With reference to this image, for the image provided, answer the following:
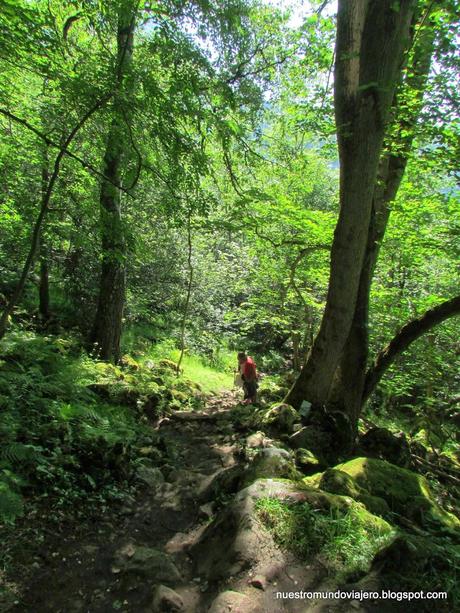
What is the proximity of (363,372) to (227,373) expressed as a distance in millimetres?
7914

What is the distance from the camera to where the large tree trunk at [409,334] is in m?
7.39

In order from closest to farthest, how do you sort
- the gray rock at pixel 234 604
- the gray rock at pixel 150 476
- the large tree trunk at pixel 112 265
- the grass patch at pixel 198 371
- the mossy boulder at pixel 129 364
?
the gray rock at pixel 234 604, the gray rock at pixel 150 476, the large tree trunk at pixel 112 265, the mossy boulder at pixel 129 364, the grass patch at pixel 198 371

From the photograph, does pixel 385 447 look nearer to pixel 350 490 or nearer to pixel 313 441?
pixel 313 441

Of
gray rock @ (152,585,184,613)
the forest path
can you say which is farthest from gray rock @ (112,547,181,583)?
gray rock @ (152,585,184,613)

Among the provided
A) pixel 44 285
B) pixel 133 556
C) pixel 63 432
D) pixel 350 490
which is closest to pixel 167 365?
pixel 44 285

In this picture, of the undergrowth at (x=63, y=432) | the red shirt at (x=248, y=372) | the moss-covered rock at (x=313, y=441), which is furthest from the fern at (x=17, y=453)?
the red shirt at (x=248, y=372)

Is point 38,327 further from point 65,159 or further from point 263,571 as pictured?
point 263,571

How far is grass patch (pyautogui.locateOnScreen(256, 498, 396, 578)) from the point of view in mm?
2883

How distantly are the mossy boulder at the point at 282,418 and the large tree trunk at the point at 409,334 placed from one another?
2.15 metres

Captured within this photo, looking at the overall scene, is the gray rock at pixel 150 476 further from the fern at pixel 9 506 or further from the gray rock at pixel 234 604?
the gray rock at pixel 234 604

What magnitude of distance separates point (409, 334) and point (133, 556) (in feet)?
21.8

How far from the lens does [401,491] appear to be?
+---+
• **Goal of the exercise**
Turn the part of the data that opens with the line containing "Is point 38,327" and closes with the line containing "2.15 metres", both included, into a Markdown table with the columns Row and Line. Put a row number in Row and the line itself in Line, and leave out blank lines.

• **Answer to this exercise**
| Row | Line |
|---|---|
| 1 | Is point 38,327 further from point 65,159 or further from point 263,571 as pictured? |
| 2 | point 263,571 |
| 3 | How far is grass patch (pyautogui.locateOnScreen(256, 498, 396, 578)) from the point of view in mm? |
| 4 | 2883 |
| 5 | How distantly are the mossy boulder at the point at 282,418 and the large tree trunk at the point at 409,334 placed from one another? |
| 6 | 2.15 metres |